Niamh McBurney, consultant at Versik Maplecroft, warned that, contrary to a number of recent media suggestions, ISIS are still present in Iraq, although their capabilities are extremely limited in comparison to previous years. There are, however, other groups similar to ISIS around, and these too pose a threat. Since its invasion in 2003, the Iraqi environment and have completely changed. Politically, there appears to be a somewhat positive trend. The elections held in 2018 saw the most successful hand over of power since the invasion. However, McBurney also discussed the recent popular protests in South Iraq as a new feature of Iraqi politics, stating that these were caused by a multitude of drivers, but the cut off Iranian gas supplies were a great influence. In addition to this, climate change caused heightened tensions.
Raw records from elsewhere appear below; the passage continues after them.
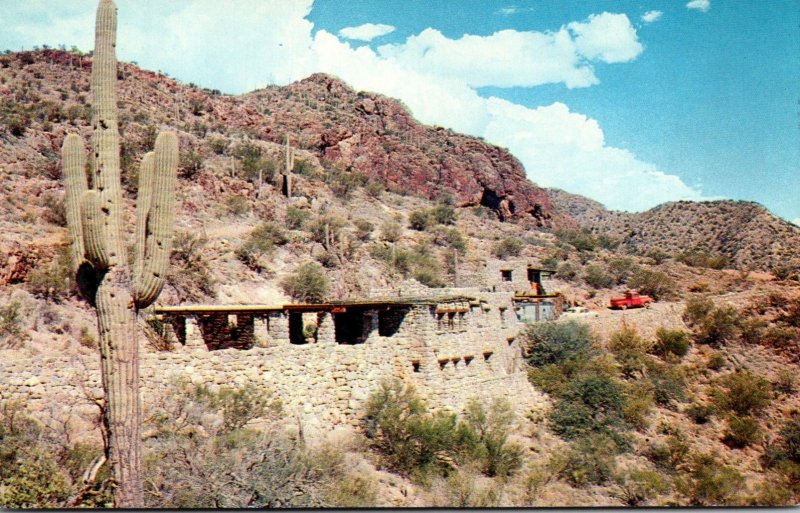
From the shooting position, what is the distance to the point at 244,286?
67.5 ft

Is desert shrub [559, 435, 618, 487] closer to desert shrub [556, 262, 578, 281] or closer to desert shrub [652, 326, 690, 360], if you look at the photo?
desert shrub [652, 326, 690, 360]

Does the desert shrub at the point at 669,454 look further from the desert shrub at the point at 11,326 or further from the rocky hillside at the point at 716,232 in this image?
the rocky hillside at the point at 716,232

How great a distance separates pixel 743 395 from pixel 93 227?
15.9m

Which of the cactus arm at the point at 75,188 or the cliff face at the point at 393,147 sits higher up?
the cliff face at the point at 393,147

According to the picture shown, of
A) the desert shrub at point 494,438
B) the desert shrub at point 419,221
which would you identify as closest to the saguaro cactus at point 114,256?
the desert shrub at point 494,438

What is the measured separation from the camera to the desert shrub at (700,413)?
51.0 feet

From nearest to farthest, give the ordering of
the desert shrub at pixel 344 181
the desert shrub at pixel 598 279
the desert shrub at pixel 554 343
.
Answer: the desert shrub at pixel 554 343 → the desert shrub at pixel 598 279 → the desert shrub at pixel 344 181

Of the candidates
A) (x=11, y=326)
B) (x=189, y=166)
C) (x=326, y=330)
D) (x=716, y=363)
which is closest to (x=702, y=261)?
(x=716, y=363)

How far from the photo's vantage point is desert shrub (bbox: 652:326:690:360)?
62.5ft

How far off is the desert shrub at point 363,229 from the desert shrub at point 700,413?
17037mm

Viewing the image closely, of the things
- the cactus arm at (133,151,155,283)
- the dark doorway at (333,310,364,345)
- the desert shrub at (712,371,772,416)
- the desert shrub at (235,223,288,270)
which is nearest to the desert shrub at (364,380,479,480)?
the dark doorway at (333,310,364,345)

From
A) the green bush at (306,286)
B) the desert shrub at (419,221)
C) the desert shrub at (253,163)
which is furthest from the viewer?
the desert shrub at (419,221)

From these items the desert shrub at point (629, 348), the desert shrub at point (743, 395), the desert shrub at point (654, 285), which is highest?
the desert shrub at point (654, 285)

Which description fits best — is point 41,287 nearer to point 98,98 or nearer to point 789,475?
point 98,98
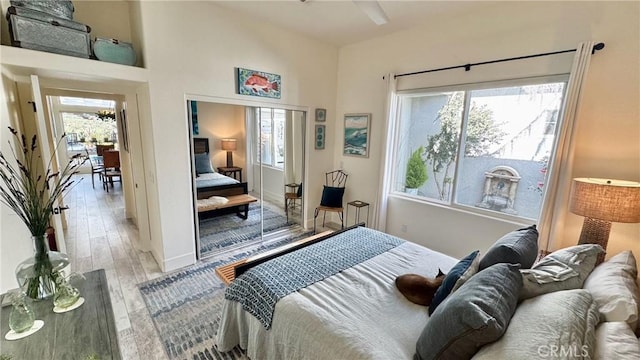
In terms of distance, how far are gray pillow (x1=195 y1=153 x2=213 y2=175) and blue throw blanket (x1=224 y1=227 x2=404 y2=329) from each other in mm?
1721

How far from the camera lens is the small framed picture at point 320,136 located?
421 cm

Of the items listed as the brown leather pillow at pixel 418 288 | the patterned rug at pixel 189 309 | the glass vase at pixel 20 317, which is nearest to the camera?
the glass vase at pixel 20 317

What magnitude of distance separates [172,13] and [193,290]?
2.84 metres

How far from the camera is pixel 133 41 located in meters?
2.78

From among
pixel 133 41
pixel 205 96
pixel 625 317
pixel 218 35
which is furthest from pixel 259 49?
pixel 625 317

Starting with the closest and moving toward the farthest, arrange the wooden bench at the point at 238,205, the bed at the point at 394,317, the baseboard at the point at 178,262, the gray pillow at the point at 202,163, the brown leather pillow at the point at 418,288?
the bed at the point at 394,317, the brown leather pillow at the point at 418,288, the baseboard at the point at 178,262, the gray pillow at the point at 202,163, the wooden bench at the point at 238,205

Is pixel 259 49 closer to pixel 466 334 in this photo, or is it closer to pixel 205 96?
pixel 205 96

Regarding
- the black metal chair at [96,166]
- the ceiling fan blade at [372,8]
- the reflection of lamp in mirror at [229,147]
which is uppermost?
the ceiling fan blade at [372,8]

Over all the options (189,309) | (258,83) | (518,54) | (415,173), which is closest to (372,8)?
(518,54)

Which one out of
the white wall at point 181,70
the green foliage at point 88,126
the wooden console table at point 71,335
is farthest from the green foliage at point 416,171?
the green foliage at point 88,126

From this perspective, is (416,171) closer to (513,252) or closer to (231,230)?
(513,252)

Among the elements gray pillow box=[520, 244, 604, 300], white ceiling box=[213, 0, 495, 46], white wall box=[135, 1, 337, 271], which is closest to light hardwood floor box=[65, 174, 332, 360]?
white wall box=[135, 1, 337, 271]

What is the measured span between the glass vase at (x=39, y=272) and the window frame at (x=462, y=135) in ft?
A: 11.3

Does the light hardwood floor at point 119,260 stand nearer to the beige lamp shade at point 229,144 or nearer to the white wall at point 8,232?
the white wall at point 8,232
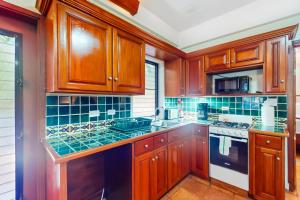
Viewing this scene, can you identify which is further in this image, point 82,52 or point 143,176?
point 143,176

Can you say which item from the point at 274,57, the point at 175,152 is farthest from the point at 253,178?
the point at 274,57

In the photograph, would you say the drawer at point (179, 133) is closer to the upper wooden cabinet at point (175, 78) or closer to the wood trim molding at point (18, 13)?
the upper wooden cabinet at point (175, 78)

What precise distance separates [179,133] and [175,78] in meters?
1.10

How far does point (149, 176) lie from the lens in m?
1.72

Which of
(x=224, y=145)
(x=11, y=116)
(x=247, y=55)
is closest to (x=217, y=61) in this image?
(x=247, y=55)

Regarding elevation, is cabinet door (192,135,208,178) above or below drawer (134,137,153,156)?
below

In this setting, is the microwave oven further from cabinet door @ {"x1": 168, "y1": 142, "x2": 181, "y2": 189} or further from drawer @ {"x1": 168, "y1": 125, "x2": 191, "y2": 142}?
cabinet door @ {"x1": 168, "y1": 142, "x2": 181, "y2": 189}

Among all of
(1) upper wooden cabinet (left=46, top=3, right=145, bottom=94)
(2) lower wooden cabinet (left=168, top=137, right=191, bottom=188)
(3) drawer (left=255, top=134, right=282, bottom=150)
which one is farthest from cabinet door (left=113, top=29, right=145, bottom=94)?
(3) drawer (left=255, top=134, right=282, bottom=150)

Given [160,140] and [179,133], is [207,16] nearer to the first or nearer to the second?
[179,133]

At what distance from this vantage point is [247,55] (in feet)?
7.22

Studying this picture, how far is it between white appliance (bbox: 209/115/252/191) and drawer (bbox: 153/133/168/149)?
0.82 meters

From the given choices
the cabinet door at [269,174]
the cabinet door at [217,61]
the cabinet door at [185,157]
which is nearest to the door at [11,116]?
the cabinet door at [185,157]

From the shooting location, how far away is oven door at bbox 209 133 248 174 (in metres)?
2.00

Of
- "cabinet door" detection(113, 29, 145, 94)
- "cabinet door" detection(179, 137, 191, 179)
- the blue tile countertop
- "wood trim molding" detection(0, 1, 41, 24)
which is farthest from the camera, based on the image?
"cabinet door" detection(179, 137, 191, 179)
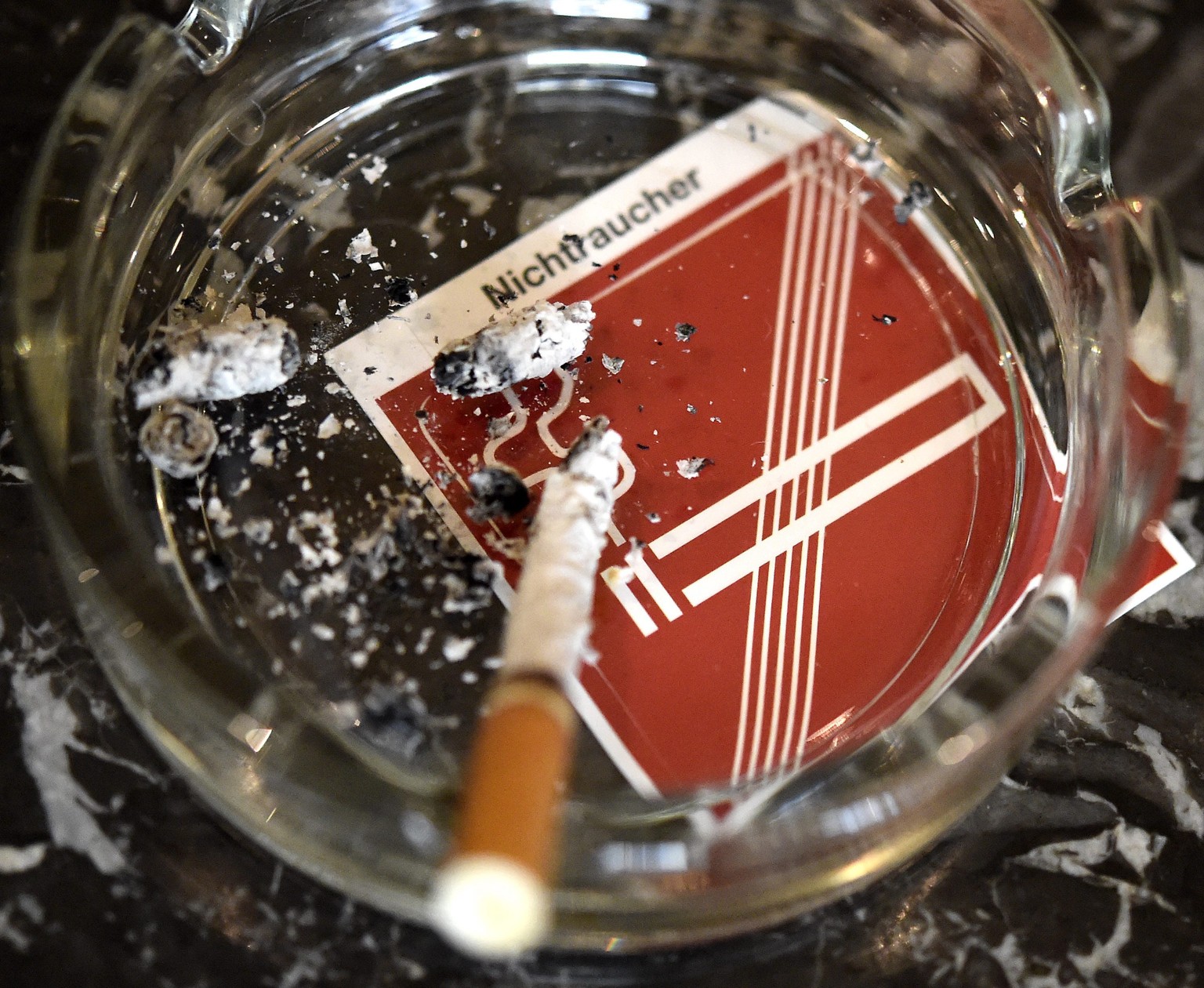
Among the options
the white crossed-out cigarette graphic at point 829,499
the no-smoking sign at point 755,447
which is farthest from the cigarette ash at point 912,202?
the white crossed-out cigarette graphic at point 829,499

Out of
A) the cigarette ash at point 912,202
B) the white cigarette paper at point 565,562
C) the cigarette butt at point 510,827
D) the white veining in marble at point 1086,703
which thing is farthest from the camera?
the cigarette ash at point 912,202

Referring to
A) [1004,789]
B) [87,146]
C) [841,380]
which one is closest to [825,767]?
[1004,789]

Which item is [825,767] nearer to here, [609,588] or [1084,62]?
[609,588]

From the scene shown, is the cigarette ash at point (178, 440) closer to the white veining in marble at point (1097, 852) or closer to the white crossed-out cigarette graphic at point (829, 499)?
the white crossed-out cigarette graphic at point (829, 499)

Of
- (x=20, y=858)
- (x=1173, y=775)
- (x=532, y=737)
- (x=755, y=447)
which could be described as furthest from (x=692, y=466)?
(x=20, y=858)

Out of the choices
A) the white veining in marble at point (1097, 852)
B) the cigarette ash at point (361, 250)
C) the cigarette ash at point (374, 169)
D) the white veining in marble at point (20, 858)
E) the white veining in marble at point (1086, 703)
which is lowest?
the white veining in marble at point (1097, 852)
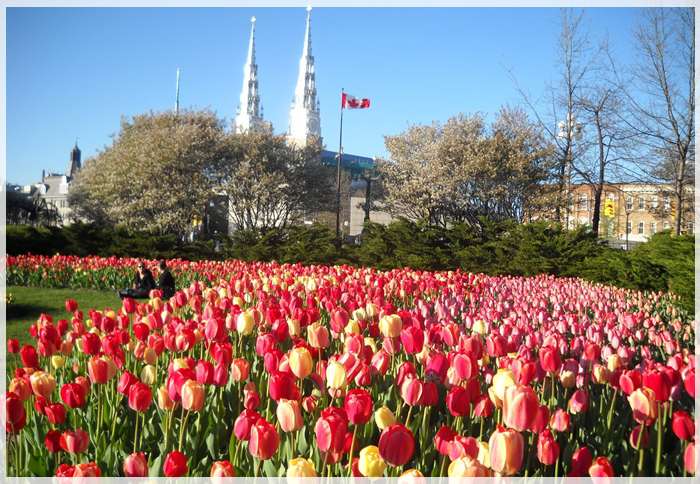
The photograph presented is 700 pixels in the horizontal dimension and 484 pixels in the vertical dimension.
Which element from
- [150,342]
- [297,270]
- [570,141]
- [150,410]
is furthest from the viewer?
[570,141]

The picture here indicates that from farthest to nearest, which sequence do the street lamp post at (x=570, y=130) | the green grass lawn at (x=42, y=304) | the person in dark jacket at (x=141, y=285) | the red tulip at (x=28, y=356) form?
the street lamp post at (x=570, y=130)
the person in dark jacket at (x=141, y=285)
the green grass lawn at (x=42, y=304)
the red tulip at (x=28, y=356)

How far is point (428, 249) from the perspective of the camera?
1667 cm

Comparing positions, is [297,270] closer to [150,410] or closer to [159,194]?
[150,410]

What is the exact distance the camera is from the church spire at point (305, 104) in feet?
454

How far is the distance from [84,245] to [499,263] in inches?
489

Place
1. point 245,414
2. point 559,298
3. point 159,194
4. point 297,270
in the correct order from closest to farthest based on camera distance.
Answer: point 245,414 → point 559,298 → point 297,270 → point 159,194

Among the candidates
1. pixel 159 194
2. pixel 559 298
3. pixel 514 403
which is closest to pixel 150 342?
pixel 514 403

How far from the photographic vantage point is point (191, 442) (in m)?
2.48

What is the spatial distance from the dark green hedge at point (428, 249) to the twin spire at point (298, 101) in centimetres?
12016

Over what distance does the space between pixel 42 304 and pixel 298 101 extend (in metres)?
136

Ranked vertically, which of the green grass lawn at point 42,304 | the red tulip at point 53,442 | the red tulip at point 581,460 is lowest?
the green grass lawn at point 42,304

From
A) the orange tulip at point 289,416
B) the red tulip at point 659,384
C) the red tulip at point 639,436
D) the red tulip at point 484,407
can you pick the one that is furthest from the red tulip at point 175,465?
the red tulip at point 659,384

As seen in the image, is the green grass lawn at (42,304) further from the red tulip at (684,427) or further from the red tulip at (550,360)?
the red tulip at (684,427)

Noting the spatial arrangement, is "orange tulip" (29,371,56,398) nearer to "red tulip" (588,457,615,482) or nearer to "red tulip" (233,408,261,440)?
"red tulip" (233,408,261,440)
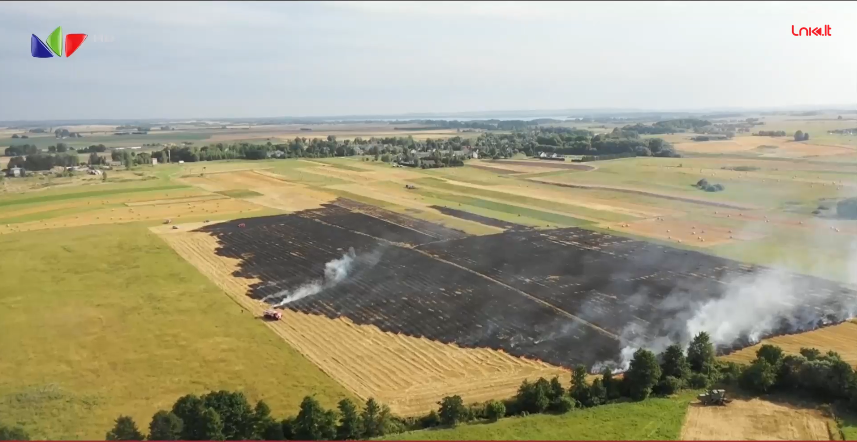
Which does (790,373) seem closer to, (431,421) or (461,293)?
(431,421)

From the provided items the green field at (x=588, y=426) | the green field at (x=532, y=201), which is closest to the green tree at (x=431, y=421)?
the green field at (x=588, y=426)

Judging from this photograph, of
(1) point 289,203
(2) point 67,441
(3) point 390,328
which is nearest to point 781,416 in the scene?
(3) point 390,328

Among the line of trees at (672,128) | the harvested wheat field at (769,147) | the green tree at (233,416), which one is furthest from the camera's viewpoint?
the line of trees at (672,128)

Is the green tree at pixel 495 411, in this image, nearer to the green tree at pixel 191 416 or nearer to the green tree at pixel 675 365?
the green tree at pixel 675 365

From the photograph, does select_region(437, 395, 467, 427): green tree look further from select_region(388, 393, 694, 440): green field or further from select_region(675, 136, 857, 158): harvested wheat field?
select_region(675, 136, 857, 158): harvested wheat field

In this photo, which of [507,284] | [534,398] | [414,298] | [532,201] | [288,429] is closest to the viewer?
[288,429]

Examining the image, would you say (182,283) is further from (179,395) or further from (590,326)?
(590,326)

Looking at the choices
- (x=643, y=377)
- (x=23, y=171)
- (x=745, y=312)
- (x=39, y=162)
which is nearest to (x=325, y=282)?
(x=643, y=377)
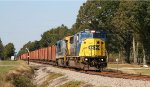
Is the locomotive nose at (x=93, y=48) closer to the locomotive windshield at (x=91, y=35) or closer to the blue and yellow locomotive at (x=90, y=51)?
the blue and yellow locomotive at (x=90, y=51)

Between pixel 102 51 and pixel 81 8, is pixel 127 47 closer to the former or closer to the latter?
pixel 81 8

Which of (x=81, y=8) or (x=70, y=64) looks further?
(x=81, y=8)

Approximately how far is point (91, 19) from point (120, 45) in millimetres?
9815

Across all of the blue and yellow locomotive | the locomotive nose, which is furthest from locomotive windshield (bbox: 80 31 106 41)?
the locomotive nose

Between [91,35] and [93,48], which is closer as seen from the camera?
Answer: [93,48]

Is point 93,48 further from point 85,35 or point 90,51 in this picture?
point 85,35

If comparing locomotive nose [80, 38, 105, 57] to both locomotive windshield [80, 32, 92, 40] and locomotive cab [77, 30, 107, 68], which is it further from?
locomotive windshield [80, 32, 92, 40]

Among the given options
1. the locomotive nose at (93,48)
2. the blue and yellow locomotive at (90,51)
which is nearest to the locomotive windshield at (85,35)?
the blue and yellow locomotive at (90,51)

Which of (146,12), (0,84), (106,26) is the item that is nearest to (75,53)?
(0,84)

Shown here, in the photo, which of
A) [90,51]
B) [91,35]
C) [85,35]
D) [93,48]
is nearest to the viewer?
[93,48]

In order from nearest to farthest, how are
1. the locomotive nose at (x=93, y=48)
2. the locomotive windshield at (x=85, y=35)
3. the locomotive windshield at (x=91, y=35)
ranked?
1. the locomotive nose at (x=93, y=48)
2. the locomotive windshield at (x=91, y=35)
3. the locomotive windshield at (x=85, y=35)

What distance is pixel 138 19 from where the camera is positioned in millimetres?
71562

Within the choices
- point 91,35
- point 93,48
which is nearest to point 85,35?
point 91,35

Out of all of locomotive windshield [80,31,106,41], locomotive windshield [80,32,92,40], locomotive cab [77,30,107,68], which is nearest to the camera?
locomotive cab [77,30,107,68]
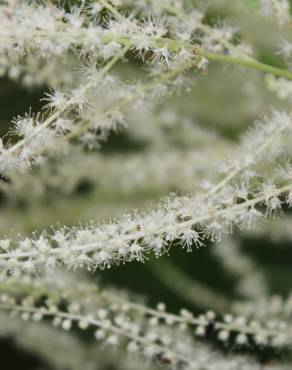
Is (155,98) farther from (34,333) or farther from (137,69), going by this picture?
(34,333)

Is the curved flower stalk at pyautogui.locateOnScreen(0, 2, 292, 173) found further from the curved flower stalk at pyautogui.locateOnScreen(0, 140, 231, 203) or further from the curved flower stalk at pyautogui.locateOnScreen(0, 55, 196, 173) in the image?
the curved flower stalk at pyautogui.locateOnScreen(0, 140, 231, 203)

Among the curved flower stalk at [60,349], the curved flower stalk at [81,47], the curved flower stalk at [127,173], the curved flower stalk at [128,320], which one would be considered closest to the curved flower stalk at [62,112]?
the curved flower stalk at [81,47]

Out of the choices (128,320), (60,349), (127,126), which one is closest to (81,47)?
(127,126)

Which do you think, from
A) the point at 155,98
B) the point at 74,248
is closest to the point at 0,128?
the point at 155,98

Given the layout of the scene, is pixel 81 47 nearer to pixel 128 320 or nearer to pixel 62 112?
pixel 62 112

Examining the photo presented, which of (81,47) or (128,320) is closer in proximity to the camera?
(81,47)

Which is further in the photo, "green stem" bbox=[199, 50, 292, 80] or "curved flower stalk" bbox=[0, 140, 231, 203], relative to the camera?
"curved flower stalk" bbox=[0, 140, 231, 203]

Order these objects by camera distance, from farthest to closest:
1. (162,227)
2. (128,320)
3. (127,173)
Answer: (127,173) → (128,320) → (162,227)

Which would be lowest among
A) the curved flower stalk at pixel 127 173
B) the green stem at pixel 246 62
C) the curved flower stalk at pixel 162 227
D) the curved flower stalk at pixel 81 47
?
the curved flower stalk at pixel 162 227

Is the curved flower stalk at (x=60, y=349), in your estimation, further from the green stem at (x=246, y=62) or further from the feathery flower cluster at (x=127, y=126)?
the green stem at (x=246, y=62)

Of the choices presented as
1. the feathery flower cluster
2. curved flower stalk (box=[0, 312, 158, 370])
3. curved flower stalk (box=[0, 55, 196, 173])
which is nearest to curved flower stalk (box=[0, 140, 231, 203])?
the feathery flower cluster

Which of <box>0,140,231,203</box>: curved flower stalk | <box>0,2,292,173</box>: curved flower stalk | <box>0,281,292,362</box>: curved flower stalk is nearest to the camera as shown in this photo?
<box>0,2,292,173</box>: curved flower stalk

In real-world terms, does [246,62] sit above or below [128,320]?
above
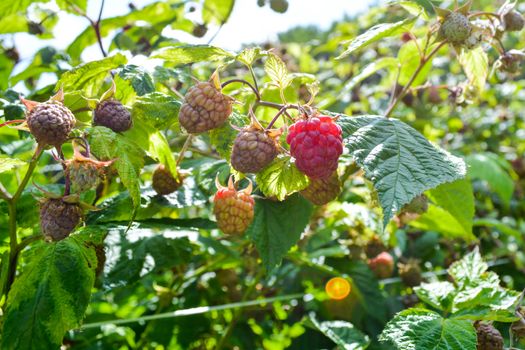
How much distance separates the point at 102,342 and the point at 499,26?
1.48 m

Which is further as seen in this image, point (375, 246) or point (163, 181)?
point (375, 246)

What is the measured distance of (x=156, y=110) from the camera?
1.16m

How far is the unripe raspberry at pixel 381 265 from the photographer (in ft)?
6.48

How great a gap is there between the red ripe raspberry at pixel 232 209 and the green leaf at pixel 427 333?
13.4 inches

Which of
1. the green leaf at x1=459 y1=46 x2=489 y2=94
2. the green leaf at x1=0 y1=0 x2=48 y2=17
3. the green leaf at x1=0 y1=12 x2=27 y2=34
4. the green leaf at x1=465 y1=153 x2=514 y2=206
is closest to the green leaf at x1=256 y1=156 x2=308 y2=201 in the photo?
the green leaf at x1=459 y1=46 x2=489 y2=94

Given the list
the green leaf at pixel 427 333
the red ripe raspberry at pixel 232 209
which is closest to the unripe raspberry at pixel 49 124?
the red ripe raspberry at pixel 232 209

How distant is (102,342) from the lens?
1.93 m

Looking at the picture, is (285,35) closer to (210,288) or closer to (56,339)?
(210,288)

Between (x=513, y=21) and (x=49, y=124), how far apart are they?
1.19m

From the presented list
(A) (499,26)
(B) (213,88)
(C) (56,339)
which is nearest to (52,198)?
(C) (56,339)

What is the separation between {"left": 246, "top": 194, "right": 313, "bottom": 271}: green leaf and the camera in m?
1.34

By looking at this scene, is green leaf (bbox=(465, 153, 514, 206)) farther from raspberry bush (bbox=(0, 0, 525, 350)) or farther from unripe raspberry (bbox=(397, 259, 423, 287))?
unripe raspberry (bbox=(397, 259, 423, 287))

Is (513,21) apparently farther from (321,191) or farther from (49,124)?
(49,124)

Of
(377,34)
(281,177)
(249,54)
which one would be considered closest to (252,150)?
(281,177)
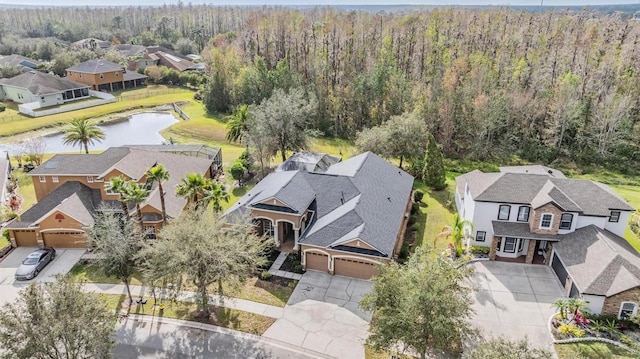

The security forces have stepped in, providing resources such as water and power, but McBurney predicts similar issues and protests for summers to come.
Emad Mostaque, Iran and regional specialist, began by discussing the political theory of the social contract – suggesting that the Middle East, has seen a considerable redrawing of this contract in recent years. In collaboration with this shift, the politics of the region have seen a move towards personality politics. However, Mostaque said that this move is not confined to the Middle East, pointing at Trump’s success in the US as another symptom of this trend. the Middle East is also witnessing a shift towards more libertarian views. With these changes occurring, Mostaque questioned when the breaking point will occur, offering several possibilities; when water tables get too low; when Egypt’s economic boom ends; or when international pressures on Iran amount to foreign intervention. Mostaque concluded that the breaking point is of key concern, as are the conflicts in Syria and Yemen, with the latter posing a possible incoming humanitarian disaster. Mostaque remarked on the recent successes against ISIS, stating that although these look promising, he predicts an ‘Al Qaeda 3.0’ is likely to emerge soon.